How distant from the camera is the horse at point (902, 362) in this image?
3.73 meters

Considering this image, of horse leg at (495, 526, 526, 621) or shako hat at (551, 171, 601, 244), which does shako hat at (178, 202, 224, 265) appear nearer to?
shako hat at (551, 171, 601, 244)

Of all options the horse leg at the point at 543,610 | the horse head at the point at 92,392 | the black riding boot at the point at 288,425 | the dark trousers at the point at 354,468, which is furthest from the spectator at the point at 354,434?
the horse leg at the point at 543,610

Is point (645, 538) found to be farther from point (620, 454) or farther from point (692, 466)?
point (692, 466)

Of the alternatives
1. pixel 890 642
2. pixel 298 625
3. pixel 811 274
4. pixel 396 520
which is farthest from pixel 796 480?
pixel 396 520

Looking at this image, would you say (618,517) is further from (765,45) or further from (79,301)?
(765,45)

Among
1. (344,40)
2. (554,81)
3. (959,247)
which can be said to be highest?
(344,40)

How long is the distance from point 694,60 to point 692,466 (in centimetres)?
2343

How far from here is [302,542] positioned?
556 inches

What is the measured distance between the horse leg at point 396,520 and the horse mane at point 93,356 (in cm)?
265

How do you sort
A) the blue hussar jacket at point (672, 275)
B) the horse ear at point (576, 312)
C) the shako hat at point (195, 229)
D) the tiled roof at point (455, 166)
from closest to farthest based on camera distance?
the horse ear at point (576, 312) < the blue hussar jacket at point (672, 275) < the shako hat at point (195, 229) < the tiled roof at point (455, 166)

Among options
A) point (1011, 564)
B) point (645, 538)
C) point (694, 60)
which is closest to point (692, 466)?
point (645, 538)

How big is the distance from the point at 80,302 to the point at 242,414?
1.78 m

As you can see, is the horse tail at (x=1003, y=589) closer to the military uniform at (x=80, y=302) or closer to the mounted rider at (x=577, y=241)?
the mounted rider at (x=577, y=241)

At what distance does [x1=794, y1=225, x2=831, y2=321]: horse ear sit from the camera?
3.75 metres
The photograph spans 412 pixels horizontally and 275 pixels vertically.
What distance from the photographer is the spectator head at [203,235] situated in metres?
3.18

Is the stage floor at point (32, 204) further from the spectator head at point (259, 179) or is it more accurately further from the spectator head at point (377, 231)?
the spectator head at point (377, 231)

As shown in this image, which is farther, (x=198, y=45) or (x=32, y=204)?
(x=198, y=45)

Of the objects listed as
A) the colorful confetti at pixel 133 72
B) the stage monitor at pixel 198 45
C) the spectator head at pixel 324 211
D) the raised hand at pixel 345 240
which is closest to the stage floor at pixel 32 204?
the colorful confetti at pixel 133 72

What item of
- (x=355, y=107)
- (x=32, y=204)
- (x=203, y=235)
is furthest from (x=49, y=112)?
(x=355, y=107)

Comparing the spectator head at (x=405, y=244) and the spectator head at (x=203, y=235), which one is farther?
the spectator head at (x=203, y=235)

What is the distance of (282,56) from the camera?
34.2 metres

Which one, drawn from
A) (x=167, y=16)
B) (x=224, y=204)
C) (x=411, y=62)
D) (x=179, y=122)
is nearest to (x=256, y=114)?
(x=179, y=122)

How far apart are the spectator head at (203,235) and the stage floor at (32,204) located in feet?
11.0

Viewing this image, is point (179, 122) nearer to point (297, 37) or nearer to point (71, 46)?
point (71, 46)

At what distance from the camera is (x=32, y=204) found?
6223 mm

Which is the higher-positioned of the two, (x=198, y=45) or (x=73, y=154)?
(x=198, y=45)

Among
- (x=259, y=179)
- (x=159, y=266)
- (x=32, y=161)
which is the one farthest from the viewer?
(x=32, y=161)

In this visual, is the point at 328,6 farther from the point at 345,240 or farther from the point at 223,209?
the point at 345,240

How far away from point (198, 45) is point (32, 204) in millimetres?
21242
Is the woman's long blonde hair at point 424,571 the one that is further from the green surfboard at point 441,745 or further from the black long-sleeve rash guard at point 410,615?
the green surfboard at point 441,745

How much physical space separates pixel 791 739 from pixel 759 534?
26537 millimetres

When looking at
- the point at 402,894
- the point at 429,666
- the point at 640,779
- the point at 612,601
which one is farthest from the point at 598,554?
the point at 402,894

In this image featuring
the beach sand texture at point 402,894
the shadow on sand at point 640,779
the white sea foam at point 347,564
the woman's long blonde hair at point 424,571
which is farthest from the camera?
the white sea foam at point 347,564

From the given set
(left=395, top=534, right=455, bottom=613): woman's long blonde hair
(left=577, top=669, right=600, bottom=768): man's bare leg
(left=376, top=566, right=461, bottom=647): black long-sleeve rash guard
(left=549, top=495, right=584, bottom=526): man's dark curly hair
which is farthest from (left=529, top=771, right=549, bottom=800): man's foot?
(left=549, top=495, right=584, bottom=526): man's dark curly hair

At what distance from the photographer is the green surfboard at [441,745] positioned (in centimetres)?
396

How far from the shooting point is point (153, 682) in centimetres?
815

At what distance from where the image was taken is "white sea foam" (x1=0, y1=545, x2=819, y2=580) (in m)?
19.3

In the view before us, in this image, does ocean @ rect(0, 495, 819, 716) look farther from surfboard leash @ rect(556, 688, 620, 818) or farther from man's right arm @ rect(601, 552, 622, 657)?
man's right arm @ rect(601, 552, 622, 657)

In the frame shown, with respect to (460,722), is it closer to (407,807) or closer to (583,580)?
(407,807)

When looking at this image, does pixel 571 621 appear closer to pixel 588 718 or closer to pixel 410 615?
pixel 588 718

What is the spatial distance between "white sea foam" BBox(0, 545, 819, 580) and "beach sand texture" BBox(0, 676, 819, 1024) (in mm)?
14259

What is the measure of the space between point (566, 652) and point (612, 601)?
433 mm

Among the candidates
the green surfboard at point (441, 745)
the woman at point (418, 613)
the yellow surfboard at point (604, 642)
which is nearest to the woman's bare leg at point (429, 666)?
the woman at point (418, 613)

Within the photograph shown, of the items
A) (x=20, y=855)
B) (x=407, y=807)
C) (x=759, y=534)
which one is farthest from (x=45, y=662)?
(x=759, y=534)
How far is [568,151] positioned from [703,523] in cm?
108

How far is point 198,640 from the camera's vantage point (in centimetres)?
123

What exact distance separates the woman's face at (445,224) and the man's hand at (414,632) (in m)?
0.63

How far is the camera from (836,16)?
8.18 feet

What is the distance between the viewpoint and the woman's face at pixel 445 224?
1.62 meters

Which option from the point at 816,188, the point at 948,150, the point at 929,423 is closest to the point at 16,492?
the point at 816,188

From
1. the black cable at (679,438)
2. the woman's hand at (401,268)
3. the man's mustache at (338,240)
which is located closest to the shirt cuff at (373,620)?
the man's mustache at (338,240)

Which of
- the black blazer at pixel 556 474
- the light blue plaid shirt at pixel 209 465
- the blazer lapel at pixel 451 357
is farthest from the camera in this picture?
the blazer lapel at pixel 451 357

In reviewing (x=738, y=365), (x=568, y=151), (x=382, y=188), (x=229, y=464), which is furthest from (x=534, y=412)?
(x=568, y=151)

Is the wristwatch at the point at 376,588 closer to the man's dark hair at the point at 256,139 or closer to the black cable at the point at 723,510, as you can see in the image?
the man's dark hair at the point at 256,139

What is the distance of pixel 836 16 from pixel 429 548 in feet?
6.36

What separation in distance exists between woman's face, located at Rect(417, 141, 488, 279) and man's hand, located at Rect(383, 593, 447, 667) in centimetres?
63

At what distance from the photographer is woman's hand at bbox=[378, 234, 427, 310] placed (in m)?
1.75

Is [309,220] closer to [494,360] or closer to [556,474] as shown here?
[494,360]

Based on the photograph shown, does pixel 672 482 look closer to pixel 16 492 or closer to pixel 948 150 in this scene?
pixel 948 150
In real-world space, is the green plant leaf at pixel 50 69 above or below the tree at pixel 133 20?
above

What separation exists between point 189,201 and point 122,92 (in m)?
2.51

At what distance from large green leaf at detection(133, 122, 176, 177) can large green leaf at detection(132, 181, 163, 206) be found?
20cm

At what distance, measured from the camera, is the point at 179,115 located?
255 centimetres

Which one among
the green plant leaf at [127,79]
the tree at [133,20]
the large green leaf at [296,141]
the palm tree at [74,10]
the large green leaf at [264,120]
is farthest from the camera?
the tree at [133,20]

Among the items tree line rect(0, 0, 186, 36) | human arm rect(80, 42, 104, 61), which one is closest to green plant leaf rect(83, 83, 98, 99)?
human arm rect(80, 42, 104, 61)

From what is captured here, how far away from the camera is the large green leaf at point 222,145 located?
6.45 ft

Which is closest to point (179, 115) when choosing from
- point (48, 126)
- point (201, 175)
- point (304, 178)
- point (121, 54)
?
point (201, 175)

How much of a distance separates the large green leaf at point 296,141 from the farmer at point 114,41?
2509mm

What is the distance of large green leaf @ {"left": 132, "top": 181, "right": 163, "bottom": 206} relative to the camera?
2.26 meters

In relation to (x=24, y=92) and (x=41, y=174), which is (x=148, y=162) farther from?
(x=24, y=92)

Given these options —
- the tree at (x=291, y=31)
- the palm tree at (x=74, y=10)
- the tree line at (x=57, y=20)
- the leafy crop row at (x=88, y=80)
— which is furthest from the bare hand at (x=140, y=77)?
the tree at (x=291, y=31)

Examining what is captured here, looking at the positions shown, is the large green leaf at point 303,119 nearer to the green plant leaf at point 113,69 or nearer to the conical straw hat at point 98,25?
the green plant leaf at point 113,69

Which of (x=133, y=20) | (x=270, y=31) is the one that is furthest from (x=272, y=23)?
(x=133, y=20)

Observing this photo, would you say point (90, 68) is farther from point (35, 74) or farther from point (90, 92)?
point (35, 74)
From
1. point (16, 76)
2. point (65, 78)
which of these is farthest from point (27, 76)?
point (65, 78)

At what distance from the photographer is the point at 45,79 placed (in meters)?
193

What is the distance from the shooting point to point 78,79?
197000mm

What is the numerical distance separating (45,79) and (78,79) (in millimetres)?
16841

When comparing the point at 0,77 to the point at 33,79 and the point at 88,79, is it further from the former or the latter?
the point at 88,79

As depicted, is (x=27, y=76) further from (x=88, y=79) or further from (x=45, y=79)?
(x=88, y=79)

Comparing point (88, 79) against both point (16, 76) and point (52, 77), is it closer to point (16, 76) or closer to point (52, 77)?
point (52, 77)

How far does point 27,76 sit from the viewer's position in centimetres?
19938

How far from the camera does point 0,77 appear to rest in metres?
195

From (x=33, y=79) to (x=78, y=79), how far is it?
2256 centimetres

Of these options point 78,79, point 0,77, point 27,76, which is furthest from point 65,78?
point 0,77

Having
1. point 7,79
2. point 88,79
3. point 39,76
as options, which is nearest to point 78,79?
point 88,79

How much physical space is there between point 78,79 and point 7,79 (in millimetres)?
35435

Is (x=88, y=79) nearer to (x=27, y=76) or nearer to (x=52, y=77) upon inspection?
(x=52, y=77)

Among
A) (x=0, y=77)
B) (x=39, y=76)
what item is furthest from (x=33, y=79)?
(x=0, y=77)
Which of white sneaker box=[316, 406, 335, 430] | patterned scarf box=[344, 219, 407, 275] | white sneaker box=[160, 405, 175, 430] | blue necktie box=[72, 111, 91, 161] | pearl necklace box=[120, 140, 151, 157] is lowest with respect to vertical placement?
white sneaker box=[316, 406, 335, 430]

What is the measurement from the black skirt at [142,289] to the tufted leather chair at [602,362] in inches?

▶ [Required work] Set out exactly the run of lines that begins at the line holding "How much physical space is" and ends at the last line of the data.

▶ [Answer to the problem]
How much physical space is there between point 78,79 and point 7,79 (in millimetres)?
35435

Is (x=88, y=79) nearer to (x=27, y=76) or nearer to (x=52, y=77) upon inspection?
(x=52, y=77)

Among
A) (x=0, y=77)
B) (x=39, y=76)
what item is furthest from (x=33, y=79)?
(x=0, y=77)
Which of white sneaker box=[316, 406, 335, 430] | patterned scarf box=[344, 219, 407, 275] | white sneaker box=[160, 405, 175, 430] | blue necktie box=[72, 111, 91, 161] | pearl necklace box=[120, 140, 151, 157] is lowest with respect to vertical placement?
white sneaker box=[316, 406, 335, 430]

What is the measurement from the black skirt at [142,289] to the tufted leather chair at [602,362] in inches?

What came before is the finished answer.